During 2025, investor capital has not disappeared, but it has shifted. According to research from the Angel Investment Network, 40% of angel investors worldwide plan to increase their investment volume this year, while another 39% will maintain current levels. This suggests that the funding pool remains strong, but competition for those pounds is steeper than ever.
British entrepreneur and investor Matt Haycox, who has spent more than two decades backing and mentoring growing businesses, believes most founders still misunderstand what investors truly want. His insights outline five unfiltered lessons every founder needs to hear before asking for money.
- Investors Back People First
Haycox often says, ‘I don’t invest in ideas. I invest in people who can execute them.’ His approach mirrors a broader market reality: most early-stage investors now rank founder quality above product innovation. A 2025 survey from Coinlaw found that 85% of angel investors prioritise leadership competence and resilience over the product itself.
For Haycox, that means character counts just as much as spreadsheets. He looks for founders who can absorb hits, make tough calls and recover fast, qualities he believes are the true differentiator when capital gets tight.
- Storytelling Beats Slide Decks
While financials matter, Haycox insists that the most investable founders are also the best storytellers. ‘Investors are human,’ he explains. ‘They want to believe in something bigger than spreadsheets.’ He teaches that compelling founders anchor their pitch in emotion and evidence: why the business exists, who it serves and how it wins.

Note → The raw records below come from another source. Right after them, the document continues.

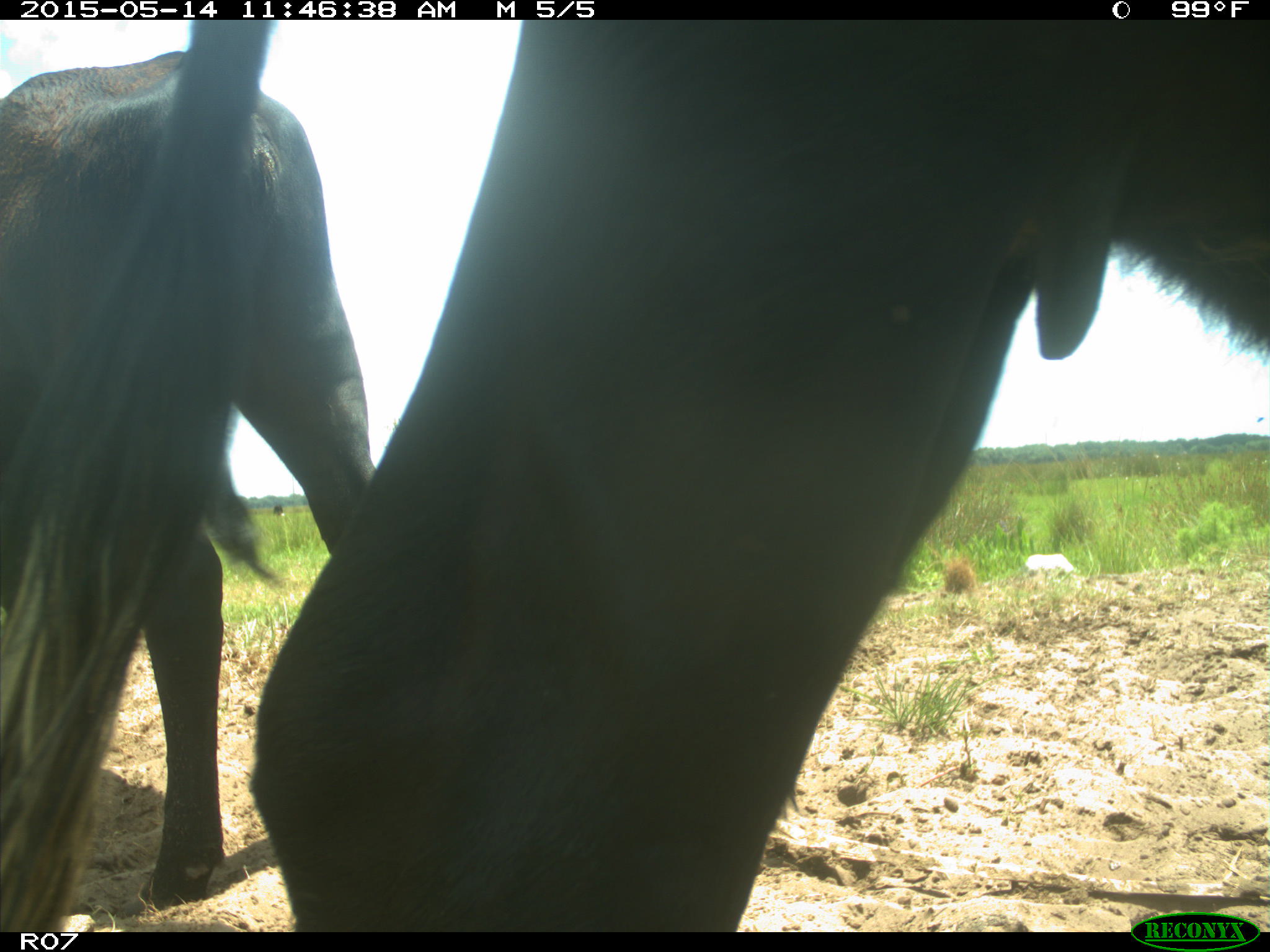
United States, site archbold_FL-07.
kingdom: Animalia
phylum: Chordata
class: Mammalia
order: Artiodactyla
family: Bovidae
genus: Bos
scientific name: Bos taurus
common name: domestic cow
Bos taurus (domestic cow).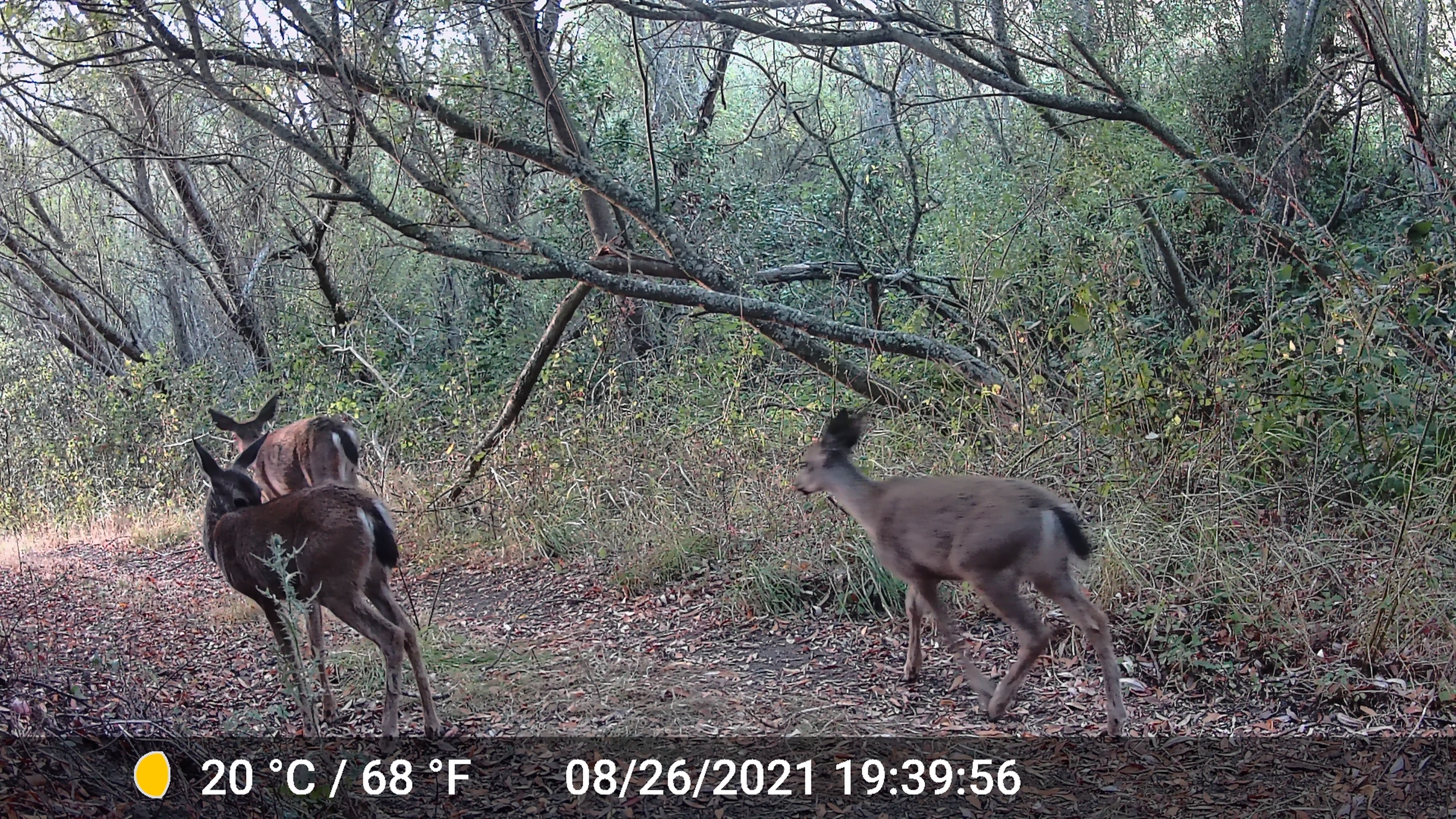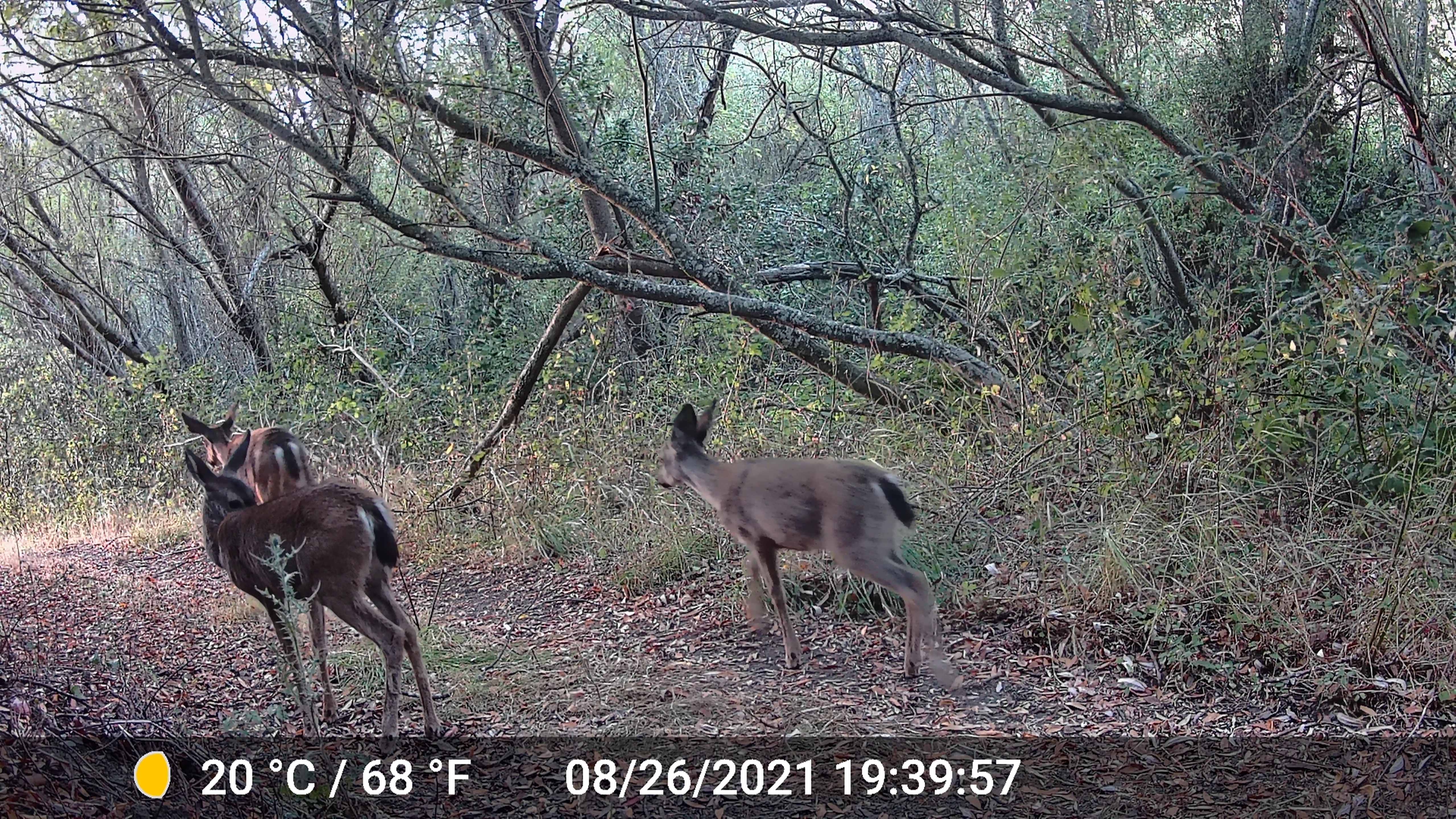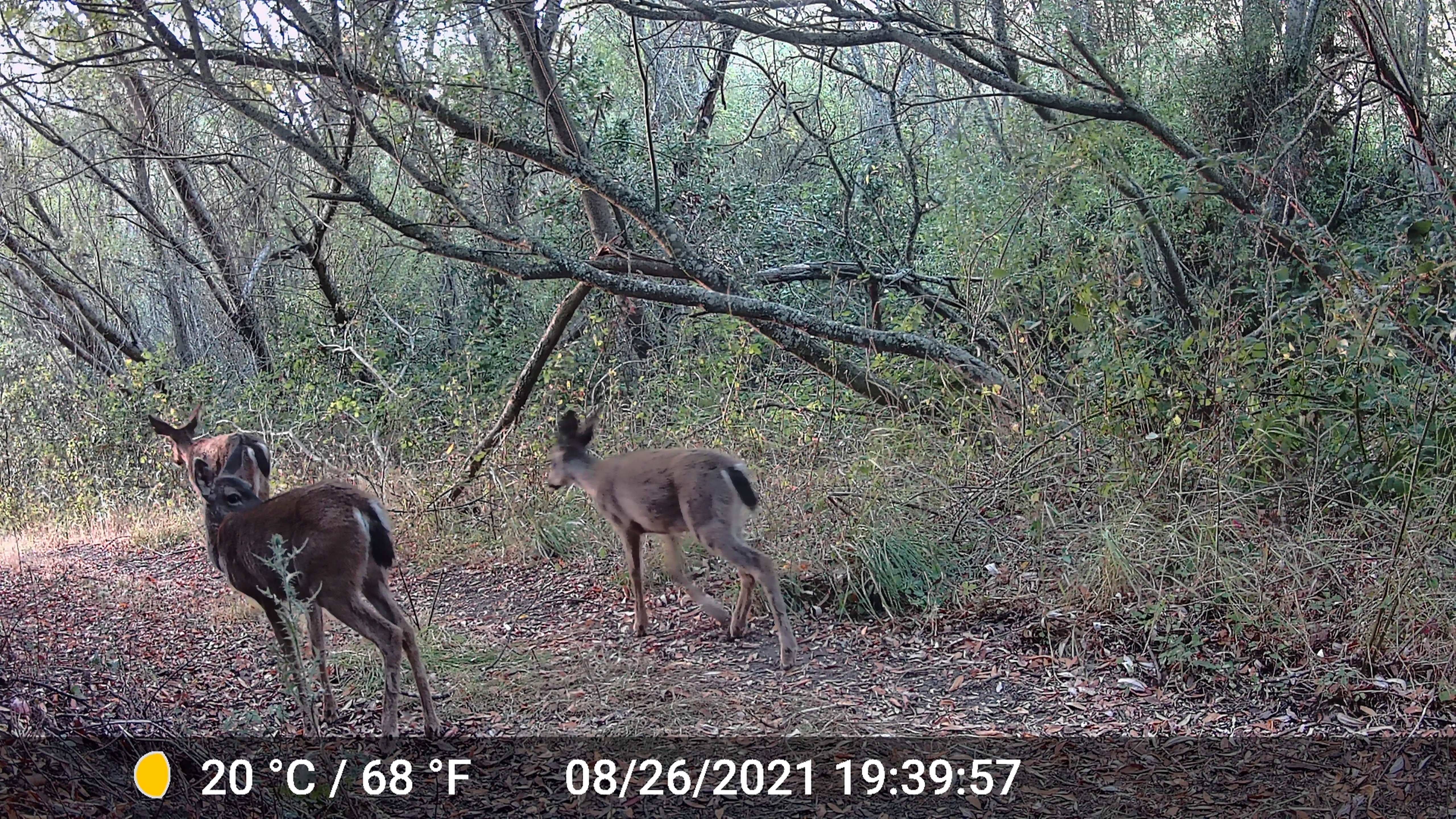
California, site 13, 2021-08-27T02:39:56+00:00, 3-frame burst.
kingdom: Animalia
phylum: Chordata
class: Mammalia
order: Artiodactyla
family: Cervidae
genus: Odocoileus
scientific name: Odocoileus hemionus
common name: mule deer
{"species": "mule deer (Odocoileus hemionus)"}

According to the UK Business Angels Association’s 2025 Investor Confidence Report, over one in five investors cite poor storytelling and lack of clarity as the main reasons they reject a pitch. Haycox’s takeaway is simple: a clear narrative converts faster than an overdesigned slide deck.
- Show Skin In The Game
For Haycox, commitment speaks louder than enthusiasm. ‘If you won’t risk your own capital, don’t expect me to risk mine,’ he says. Founders who show personal financial or reputational investment immediately stand out. This principle aligns with findings from the British Business Bank, which reports that founder contribution remains one of the top three confidence indicators among UK private investors in 2025. In Haycox’s world, conviction sells and nothing signals conviction like betting on yourself first.

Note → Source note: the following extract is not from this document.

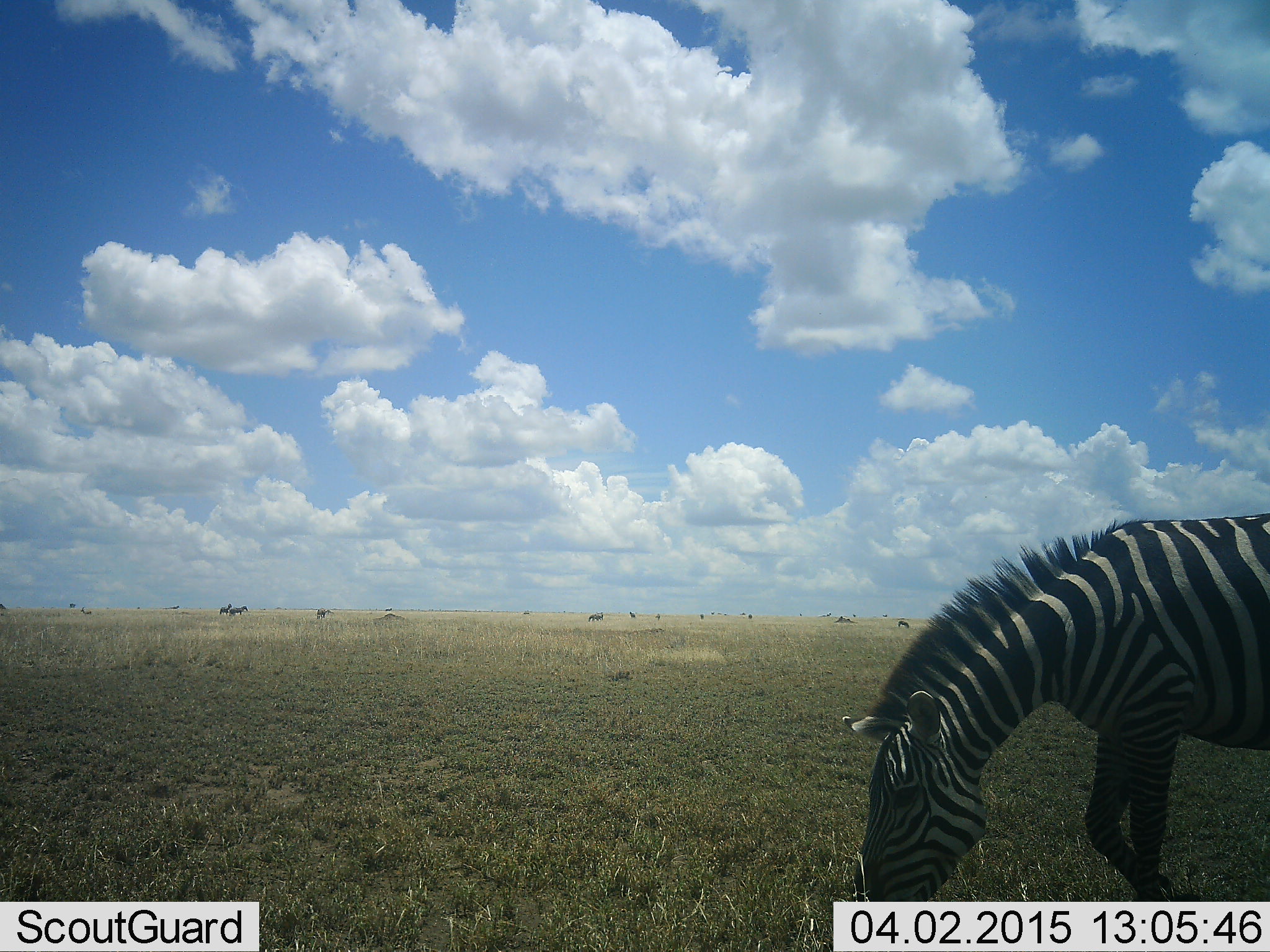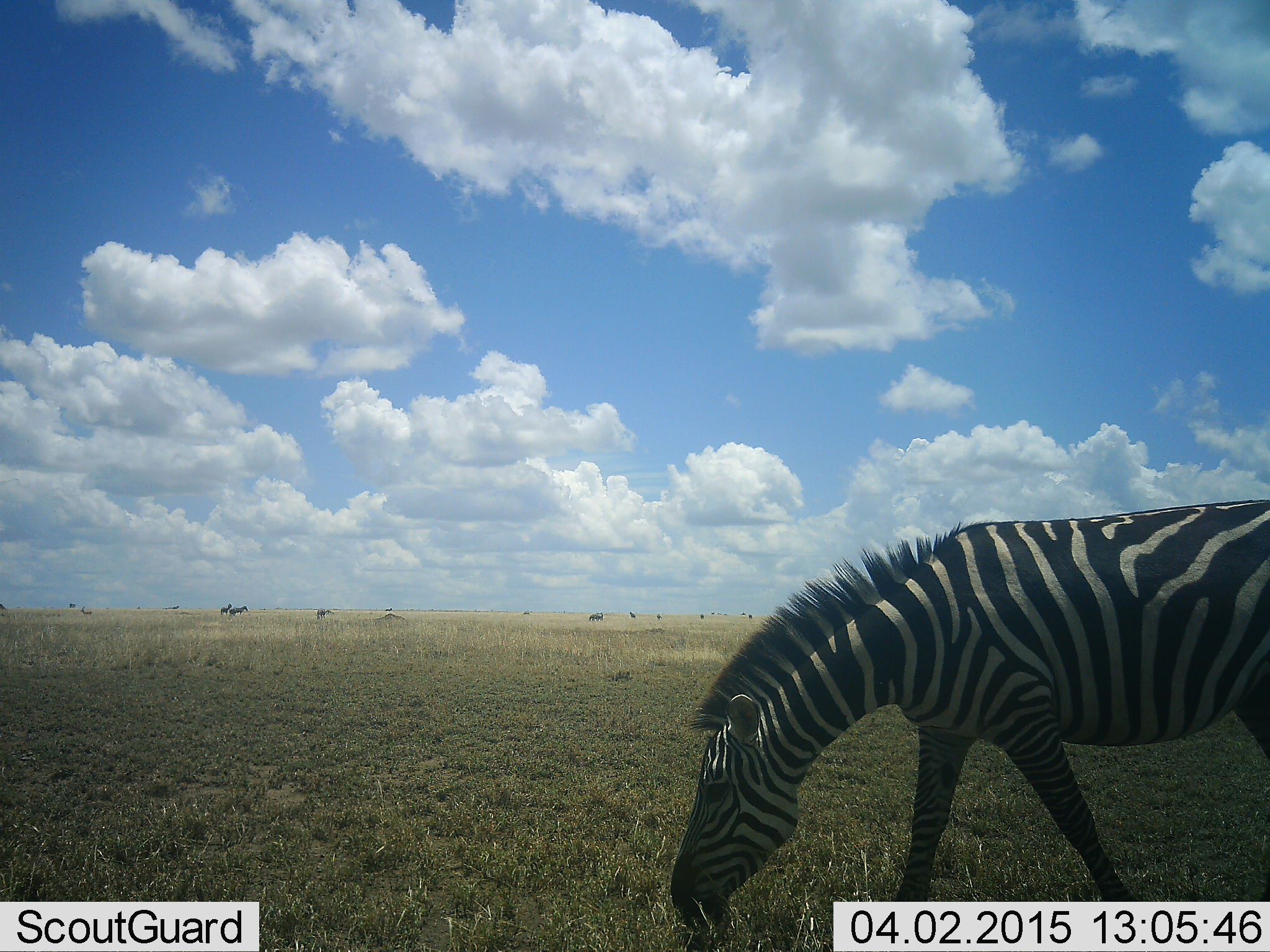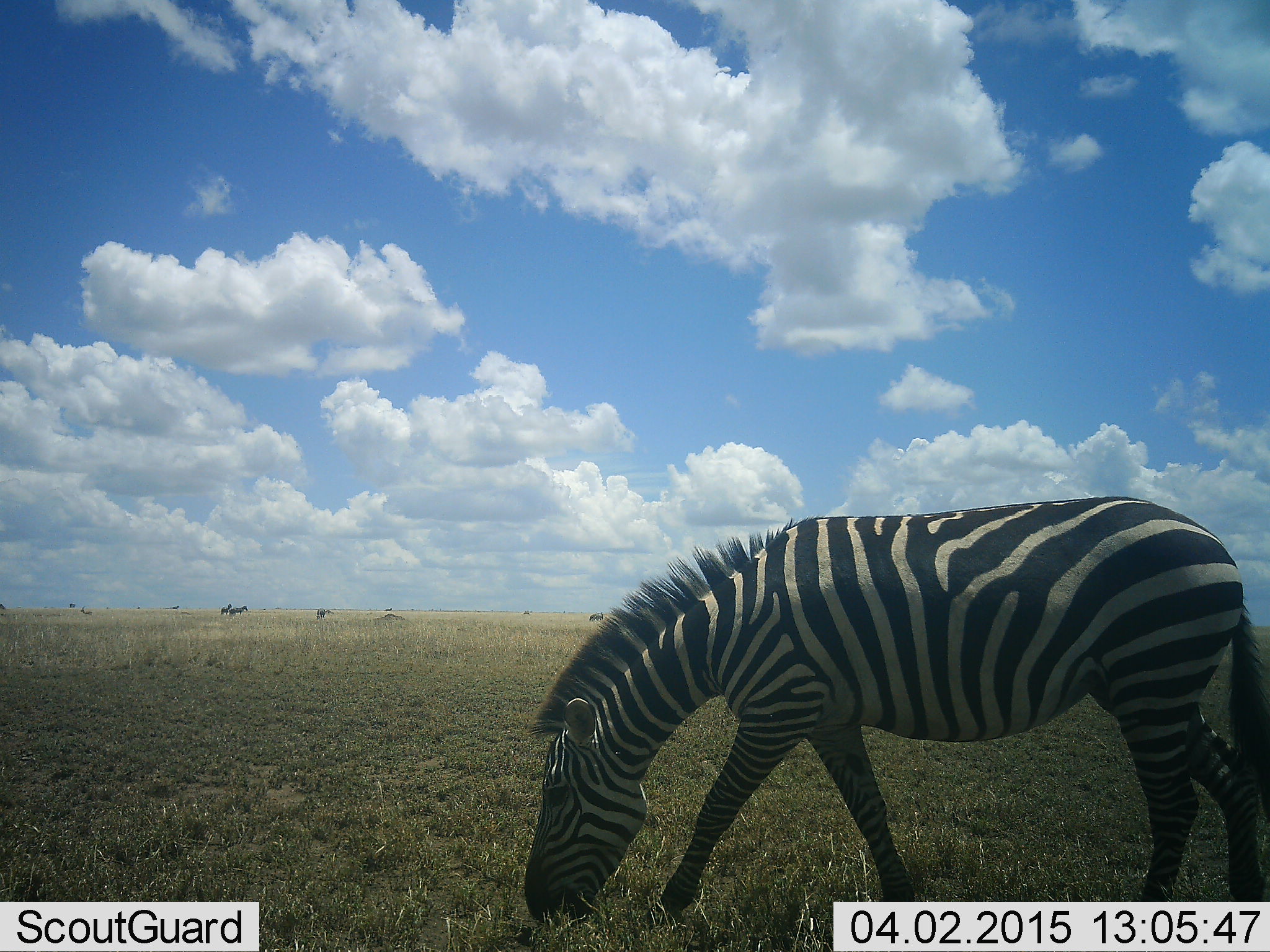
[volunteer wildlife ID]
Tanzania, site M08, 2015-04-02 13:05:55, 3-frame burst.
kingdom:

- Translate Real Numbers Simply
Too many entrepreneurs, Haycox says, drown investors in unnecessary data. His advice is to master three figures: cash flow, customer acquisition cost and lifetime value. ‘If you can’t explain those in 30 seconds, you don’t understand your business,’ he warns.
The British Business Bank’s Small Business Equity Tracker 2025, states early-stage investors are increasingly wary of overcomplicated financial models and now focus more on unit economics and revenue resilience. Haycox’s team at his business finance platform, Funding Guru often helps founders refine these numbers into simple, credible narratives that build investor trust fast.
- Build Relationships Before The Pitch
Haycox believes most fundraising mistakes happen long before the pitch begins. ‘You don’t meet investors at the table,’ he says. ‘You meet them by being visible, useful and credible months earlier.’ Research from Beauhurst found that more than 60% of UK venture deals in 2025 involved founders who already had a relationship with their lead investor. This, Haycox argues, proves that social capital is often more valuable than financial capital when it comes to attracting funding.
The New Reality Of Raising Capital
With his decades of experience and no-nonsense style, Matt Haycox presents a modern blueprint for founders who know the terrain has shifted. He emphasises that today’s investor values authenticity, clarity and founder alignment more than ever. ‘Investors buy conviction,’ he says, ‘and hands-on commitment beats splashy projections.’
Entrepreneurs who apply his five principles are better placed to turn interest into investment, not just at the table but long after the deal is signed.